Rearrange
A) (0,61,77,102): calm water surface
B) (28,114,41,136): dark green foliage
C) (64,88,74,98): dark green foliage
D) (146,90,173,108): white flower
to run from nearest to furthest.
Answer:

☆ ☆ ☆ ☆ ☆

**INSTRUCTIONS TO FOLLOW**
Reproduce each of the rows above verbatim, from the first line to the last.

**SOLUTION TO THE PROBLEM**
Rearrange
A) (0,61,77,102): calm water surface
B) (28,114,41,136): dark green foliage
C) (64,88,74,98): dark green foliage
D) (146,90,173,108): white flower
to run from nearest to furthest.
Answer:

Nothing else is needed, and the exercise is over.